Par ailleurs, le directeur de l’Agence française de développement, Rémy Rioux, est pressenti pour devenir ambassadeur dans ce pays, ce qui témoigne d’une forte coordination entre Paris et Abidjan, ainsi que de projets stratégiques de long terme.

Et les États-Unis dans tout ça ?

De l'enquête de RFI

Au-delà de l’exemple du Nigeria, où l’activité américaine s’intensifie, il apparaît clairement que la France n’agit pas seule, mais en lien étroit avec ses alliés transatlantiques. Dans un discours marquant, le secrétaire d’État Marco Rubio a évoqué la nécessité de consolider le monde occidental pour mieux contrôler les flux migratoires, sécuriser les marchés du Sud et renforcer la position politique face à la Russie et à la Chine. Les États-Unis semblent prêts à soutenir activement leurs partenaires européens dans la reconquête de leurs positions en Afrique.

Le rôle stratégique du Golfe de Guinée

Le Golfe de Guinée prend une importance stratégique majeure pour la France. Il constitue un véritable carrefour entre le Sahel, la région du lac Tchad et l’Atlantique. L’expansion française vise avant tout ce nœud logistique, dont les ports restent essentiels pour des pays sahéliens sans accès direct à la mer.

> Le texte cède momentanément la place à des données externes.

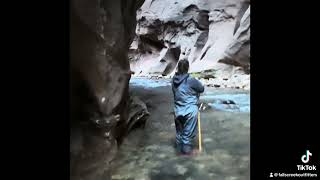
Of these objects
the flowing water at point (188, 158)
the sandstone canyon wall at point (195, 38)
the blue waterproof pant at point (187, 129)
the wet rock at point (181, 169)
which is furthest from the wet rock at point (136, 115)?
the sandstone canyon wall at point (195, 38)

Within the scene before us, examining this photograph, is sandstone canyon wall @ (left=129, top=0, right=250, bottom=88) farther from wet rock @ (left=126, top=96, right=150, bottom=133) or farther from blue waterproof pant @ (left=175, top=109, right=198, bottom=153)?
blue waterproof pant @ (left=175, top=109, right=198, bottom=153)

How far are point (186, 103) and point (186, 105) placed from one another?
0.08 ft

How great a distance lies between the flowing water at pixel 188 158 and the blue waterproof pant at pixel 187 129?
0.15m

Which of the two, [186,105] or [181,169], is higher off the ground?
[186,105]

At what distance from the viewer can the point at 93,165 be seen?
3.78 m

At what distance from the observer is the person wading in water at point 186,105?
4.43m

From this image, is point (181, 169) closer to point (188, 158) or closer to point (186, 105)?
point (188, 158)

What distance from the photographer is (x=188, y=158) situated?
4309mm

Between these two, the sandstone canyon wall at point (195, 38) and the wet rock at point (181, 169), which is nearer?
the wet rock at point (181, 169)
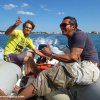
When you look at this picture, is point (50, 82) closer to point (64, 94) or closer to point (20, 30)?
point (64, 94)

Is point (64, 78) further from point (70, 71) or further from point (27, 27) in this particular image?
point (27, 27)

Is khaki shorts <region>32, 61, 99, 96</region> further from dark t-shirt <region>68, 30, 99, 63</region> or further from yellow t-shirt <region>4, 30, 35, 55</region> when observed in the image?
yellow t-shirt <region>4, 30, 35, 55</region>

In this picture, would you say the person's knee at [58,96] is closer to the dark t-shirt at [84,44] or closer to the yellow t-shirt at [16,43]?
the dark t-shirt at [84,44]

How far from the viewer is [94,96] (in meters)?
5.42

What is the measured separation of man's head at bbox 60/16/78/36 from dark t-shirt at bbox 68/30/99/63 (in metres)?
0.13

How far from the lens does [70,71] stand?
18.0 ft

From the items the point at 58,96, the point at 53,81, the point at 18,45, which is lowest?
the point at 58,96

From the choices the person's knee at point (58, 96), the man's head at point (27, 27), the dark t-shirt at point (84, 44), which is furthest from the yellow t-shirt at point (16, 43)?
the person's knee at point (58, 96)

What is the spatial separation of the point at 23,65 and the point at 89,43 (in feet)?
9.81

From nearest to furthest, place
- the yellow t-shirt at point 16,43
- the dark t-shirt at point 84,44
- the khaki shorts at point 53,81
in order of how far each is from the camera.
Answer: the khaki shorts at point 53,81 < the dark t-shirt at point 84,44 < the yellow t-shirt at point 16,43

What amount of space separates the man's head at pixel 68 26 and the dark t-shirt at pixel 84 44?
134 mm

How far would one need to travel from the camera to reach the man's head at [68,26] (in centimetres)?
591

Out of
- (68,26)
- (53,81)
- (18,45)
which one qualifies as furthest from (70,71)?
(18,45)

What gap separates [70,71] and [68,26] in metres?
0.91
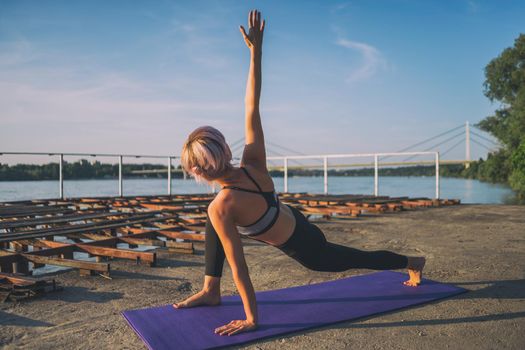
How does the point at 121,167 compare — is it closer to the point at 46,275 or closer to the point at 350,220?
the point at 350,220

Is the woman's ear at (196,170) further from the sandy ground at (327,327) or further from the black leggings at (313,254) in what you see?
the sandy ground at (327,327)

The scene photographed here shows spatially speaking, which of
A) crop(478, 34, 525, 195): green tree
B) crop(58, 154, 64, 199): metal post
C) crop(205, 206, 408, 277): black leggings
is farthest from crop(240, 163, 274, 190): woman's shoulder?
crop(478, 34, 525, 195): green tree

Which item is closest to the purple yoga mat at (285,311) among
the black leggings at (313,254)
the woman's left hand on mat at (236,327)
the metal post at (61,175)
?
the woman's left hand on mat at (236,327)

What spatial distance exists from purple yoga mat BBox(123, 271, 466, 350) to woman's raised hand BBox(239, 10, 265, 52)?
49.5 inches

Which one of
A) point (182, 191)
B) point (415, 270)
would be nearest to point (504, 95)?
point (182, 191)

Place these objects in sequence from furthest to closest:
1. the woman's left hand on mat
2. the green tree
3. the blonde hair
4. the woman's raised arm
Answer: the green tree → the woman's raised arm → the woman's left hand on mat → the blonde hair

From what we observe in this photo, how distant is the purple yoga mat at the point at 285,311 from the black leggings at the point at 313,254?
192mm

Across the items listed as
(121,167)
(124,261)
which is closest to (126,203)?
(121,167)

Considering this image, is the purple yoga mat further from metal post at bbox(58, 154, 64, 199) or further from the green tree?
the green tree

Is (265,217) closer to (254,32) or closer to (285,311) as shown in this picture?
(285,311)

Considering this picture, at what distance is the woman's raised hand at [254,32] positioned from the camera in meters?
1.91

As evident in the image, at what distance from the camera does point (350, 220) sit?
244 inches

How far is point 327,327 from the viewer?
1.86 m

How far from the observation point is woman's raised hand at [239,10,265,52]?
191 centimetres
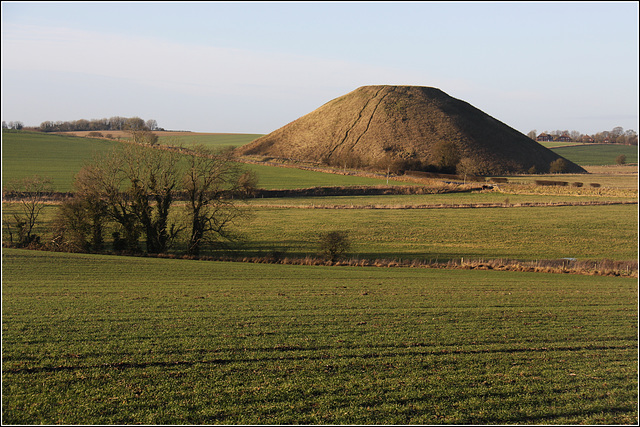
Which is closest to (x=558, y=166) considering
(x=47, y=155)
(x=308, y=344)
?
(x=47, y=155)

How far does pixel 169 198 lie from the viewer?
40312mm

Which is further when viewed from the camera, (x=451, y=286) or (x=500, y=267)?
(x=500, y=267)

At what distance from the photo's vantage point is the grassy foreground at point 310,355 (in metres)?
9.73

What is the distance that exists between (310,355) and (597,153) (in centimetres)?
16593

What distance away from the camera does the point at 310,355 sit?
12570 millimetres

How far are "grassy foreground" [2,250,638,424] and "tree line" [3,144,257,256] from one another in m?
16.2

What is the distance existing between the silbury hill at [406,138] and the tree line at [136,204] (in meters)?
66.6

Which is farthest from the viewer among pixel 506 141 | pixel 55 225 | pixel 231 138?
pixel 231 138

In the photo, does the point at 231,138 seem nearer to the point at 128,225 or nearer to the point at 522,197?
the point at 522,197

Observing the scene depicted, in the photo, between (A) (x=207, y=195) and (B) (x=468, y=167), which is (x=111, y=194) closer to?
(A) (x=207, y=195)

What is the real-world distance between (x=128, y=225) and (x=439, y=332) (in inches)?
1171

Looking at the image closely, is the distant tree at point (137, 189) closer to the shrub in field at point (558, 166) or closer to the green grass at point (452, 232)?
the green grass at point (452, 232)

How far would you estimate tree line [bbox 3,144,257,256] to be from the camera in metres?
37.1

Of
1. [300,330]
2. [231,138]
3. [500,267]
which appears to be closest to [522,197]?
[500,267]
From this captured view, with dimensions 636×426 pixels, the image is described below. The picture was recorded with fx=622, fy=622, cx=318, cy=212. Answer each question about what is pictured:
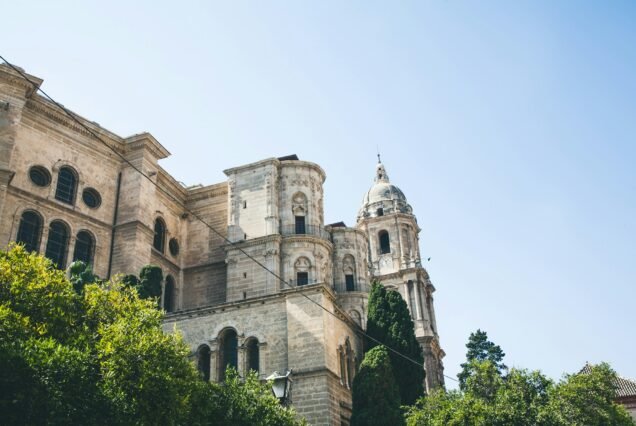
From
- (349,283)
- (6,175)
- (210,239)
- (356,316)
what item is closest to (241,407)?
(6,175)

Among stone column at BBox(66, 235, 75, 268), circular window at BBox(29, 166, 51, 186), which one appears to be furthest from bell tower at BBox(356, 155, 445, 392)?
circular window at BBox(29, 166, 51, 186)

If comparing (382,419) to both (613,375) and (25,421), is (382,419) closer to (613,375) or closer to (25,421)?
(613,375)

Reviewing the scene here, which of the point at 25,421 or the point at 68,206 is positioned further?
the point at 68,206

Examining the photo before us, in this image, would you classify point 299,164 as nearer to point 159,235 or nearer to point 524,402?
point 159,235

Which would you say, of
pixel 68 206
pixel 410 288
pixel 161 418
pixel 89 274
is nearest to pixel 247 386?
pixel 161 418

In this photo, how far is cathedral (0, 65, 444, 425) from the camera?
2420cm

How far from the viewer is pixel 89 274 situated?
2359cm

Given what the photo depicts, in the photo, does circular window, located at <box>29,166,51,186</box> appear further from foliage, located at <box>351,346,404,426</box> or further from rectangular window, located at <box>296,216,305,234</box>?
foliage, located at <box>351,346,404,426</box>

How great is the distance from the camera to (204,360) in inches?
998

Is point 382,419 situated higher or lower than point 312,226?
lower

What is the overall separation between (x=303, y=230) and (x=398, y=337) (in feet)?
31.4

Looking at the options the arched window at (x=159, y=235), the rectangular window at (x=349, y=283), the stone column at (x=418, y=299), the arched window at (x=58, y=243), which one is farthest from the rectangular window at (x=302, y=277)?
the stone column at (x=418, y=299)

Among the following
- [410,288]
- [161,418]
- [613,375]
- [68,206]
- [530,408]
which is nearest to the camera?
[161,418]

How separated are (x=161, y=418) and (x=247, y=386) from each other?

Dans ces conditions, le Burkina Faso, le Mali et le Niger se retrouvent en position de dépendance pour l’accès aux ports, aux infrastructures de stockage, aux corridors de transport et aux approvisionnements énergétiques.

Ainsi se dessine la logique globale : contrôler l’accès au littoral, c’est en grande partie influencer la stabilité politique des États du Sahel.